### Bacaan

Sabtu, Desember 22, 2007

Features : Menanti Natal di Atas Puing-puing Rumah

Meski kehidupan ekonomi keluarganya, tak seperti tahun sebelumnya. Namun Juliana Tarasen, perempuan asal Serui yang mempunyai dua orang anak dan satu orang cucu itu, tetap merayakan Natal dengan mengucap syukur dan merenungkan makna keselamatan yang sesungguhnya.

Oleh : Defrianti

Sejak 1976 lalu, perempuan asal Ansus, Serui telah menginjakkan kakinya ke kota Jayapura dan bermukim di salah satu kawasan pesisir pantai Hamadi hingga memiliki dua oranak anak serta seorang cucu.
Sebuah rumah, dengan dinding terbuat dari kayu dan atap dari seng aluminium yang terletak dekat pasar membuat perempuan bernama Juliana Tarasen (46) yakin kehidupan ekonomi keluarganya akan membaik.
Namun harapan itu, sirna ketika sang jago merah 2006 melahap pasar sentral Hamadi yang menjadi sumber mata pencahariannya untuk mengais rejeki.

### Yang Harus Dikerjakan
Lanjutkan bacaan tentang Juliana Tarasen yang menanti Natal di atas puing-puing rumah, mulai dari sesudah kalimat terakhirnya.

### Cuplikan Data
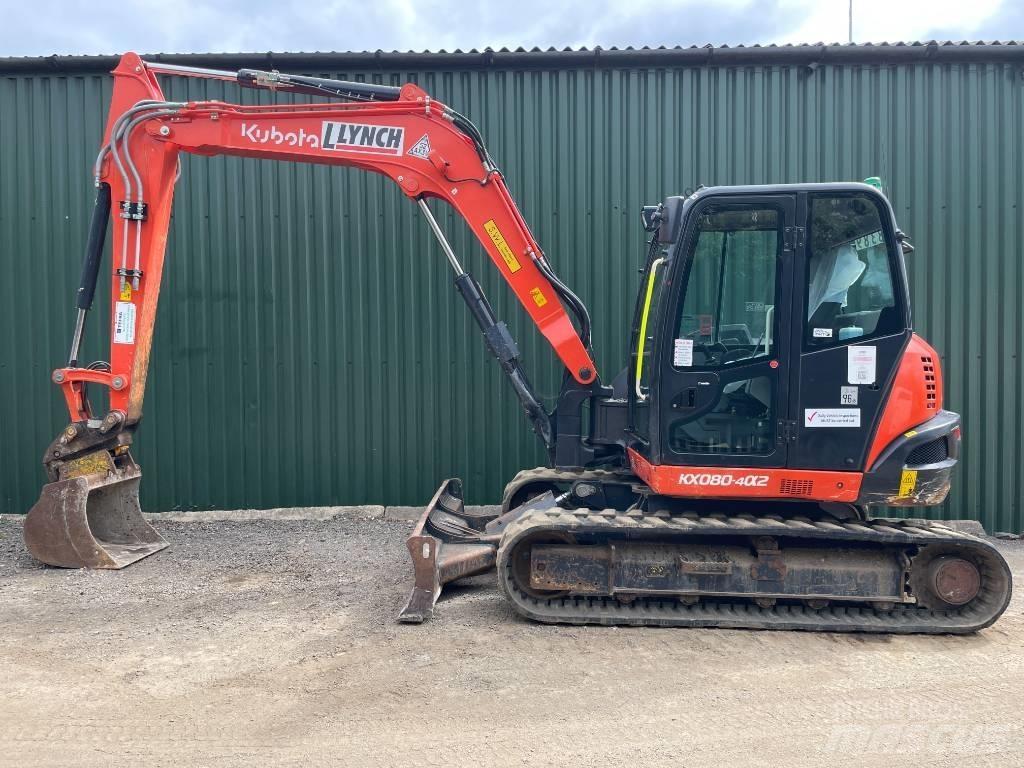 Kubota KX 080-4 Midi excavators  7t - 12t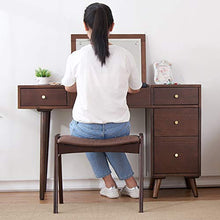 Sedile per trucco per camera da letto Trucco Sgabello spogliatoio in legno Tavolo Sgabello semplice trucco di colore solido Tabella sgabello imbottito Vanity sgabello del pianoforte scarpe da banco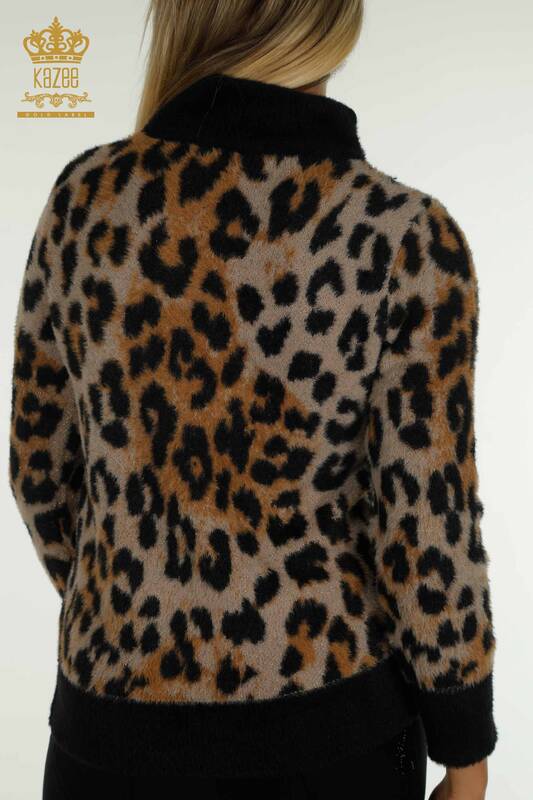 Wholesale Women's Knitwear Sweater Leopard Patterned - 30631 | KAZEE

### Kotak Jawaban
“ Sewaktu pasar belum terbakar, saya biasa jualan sagu dan ikan asap ( asar) tetapi setelah peristiwa itu saya mencuci baju pedagang yang berada disekitar rumah, “ katanya.
Setelah peristiwa tersebut, perempuan asli Papua itu, memilih membantu suaminya yang bekerja sebagai nelayan, untuk mencari nafkah dengan menawarkan jasa mencuci pakaian karena tidak mempunyai modal untuk berjualan.
Juliana mengatakan, banyak petugas yang mendatangi rumah mereka untuk mendata keluarga miskin tetapi hingga saat ini belum ada bantuan yang diberikan untuk mengembangkan modal usahanya.
“ Sertifikat pelatihan dari berbagai instansi seperti dinas perikanan,perdangangan dan koperasi sudah menumpuk namun bantuan belum ada yang kami terima untuk mengembangkan hasil pelatihan, “ tambahnya.
Selain itu, dana pemberdayaan kampung senilai Rp100 juta yang diberikan pemerintah kepada kelurahan belum disalurkan kepada kelompok menengah maupun kecil untuk memberdayakan ekonomi kelompok tersebut.
Bahkan keanggotaannya dalam kelompok usaha bersama (kube) juga belum mendapat bantuan malahan orang lain yang berada dalam luar kelompok itu, yang menerima dana kube.
Juliana dengan tulus mengikhlaskan dana yang belum tersalurkan kepada rakyat miskin yang seharusnya menerima bantuan itu.
“ Biar saja mereka pakai uang itu, nanti Tuhan yang buka jalan untuk kami, “ ungkapnya.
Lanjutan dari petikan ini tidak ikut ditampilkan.